In return, we have a reunion of sorts, for many of the faces have become quite familiar. I was not an original inductee into the brotherhood, but I did receive my 20-year pin not too long ago, and I am considered one of the elder statesmen of the group – well, one of the elders anyway.

It was begun all those years ago by two Roswell attorneys, Rich O’Donnell and Steve Dorvee, who decided to sponsor a party that required participants to come with a toy (preferably with wheels) and assemble it during the party.

Messrs. O’Donnell and Dorvee in turn would provide food and beer and other accoutrements for the mutual conviviality of all.

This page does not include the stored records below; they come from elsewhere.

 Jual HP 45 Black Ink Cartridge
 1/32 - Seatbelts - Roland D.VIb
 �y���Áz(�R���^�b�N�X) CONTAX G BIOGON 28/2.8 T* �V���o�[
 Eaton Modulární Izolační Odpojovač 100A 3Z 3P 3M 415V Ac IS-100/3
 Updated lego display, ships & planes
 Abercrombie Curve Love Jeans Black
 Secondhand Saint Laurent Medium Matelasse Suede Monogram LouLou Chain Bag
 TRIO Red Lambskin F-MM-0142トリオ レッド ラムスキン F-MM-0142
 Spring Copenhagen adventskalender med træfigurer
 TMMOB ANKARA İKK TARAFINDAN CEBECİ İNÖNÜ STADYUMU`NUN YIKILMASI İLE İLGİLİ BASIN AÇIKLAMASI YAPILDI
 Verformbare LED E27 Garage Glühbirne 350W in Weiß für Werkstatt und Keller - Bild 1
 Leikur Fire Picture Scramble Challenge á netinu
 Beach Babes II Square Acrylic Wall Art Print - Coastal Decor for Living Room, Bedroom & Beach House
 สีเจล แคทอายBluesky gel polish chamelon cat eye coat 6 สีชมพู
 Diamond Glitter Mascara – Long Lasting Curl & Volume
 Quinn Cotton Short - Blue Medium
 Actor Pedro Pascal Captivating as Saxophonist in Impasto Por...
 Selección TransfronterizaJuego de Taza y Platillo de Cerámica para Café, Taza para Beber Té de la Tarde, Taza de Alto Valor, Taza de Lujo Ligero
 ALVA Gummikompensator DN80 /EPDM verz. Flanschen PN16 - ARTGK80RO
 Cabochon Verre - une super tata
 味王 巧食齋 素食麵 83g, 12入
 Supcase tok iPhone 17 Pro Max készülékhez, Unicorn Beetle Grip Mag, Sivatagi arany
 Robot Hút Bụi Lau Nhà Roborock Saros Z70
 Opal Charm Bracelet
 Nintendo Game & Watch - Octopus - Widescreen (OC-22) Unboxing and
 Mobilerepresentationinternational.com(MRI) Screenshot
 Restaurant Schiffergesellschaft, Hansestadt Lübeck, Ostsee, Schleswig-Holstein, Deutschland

This “some assembly required” party largely consists of the old hands standing around kibitzing as the newbies struggle with tools or the directions (one memorable soul had directions in five languages – only English was missing).

My “rookie” year is still remembered among the old hands as I struggled with only a short-handled screwdriver to piece together a large wooden airplane with wheels, wings, propeller all devised by Satan.

I was mercifully rescued by a couple of guys who finished it because they wanted to get home before dawn.

Once assembled, all of this rolling stock winds up in the hands of the Greater North Fulton Charities and the Roswell Child Development. These worthy organizations use the presents to bring cheer to children who otherwise would not have much to cheer about Christmas Day,

So each year, the true meaning of Christmas is brought home to me again. For me the Christmas season begins that first Friday in December.

This holiday is about giving, not receiving. No gift I receive under the tree gives me quite the inner glow that the one child’s bicycle I bring each year to Casa O’Donnell, the Squire of Lakemont Court.

I know at least one kid is going to get that thrill I received when I saw my first bike that one Christmas morning that is now dim in the mist of time.

None of us mention any of this during the party, of course. We talk about the usual stuff guys do in such informal occasions – football, baseball, politics – and then repeat.

I don’t know if it is simply a product of getting older, but I find it particularly satisfying when I can find a gift that will truly mean something to the recipient. You know, not just another sweater or gadget in among the pile of sweaters and gadgets we always give.

Maybe it’s an old photograph of a loved one you found and put in a new frame. Perhaps it’s some other forgotten memento from the past that you give to someone who will appreciate it.

I guess I lean toward the sentimental, but isn’t that the dominant emotion during Christmas? I think the best presents can’t be bought at Macy’s.

At this time of year, aren’t we usually busy trying to recapture what we loved best about the Christmases past? That was what Dickens tapped into with his “Christmas Carol.”

So each time the first Friday in December rolls around, I content myself with creating at least one special Christmas memory for a child I’ll never see or know. And that gives me a warm feeling right down to my mistletoes.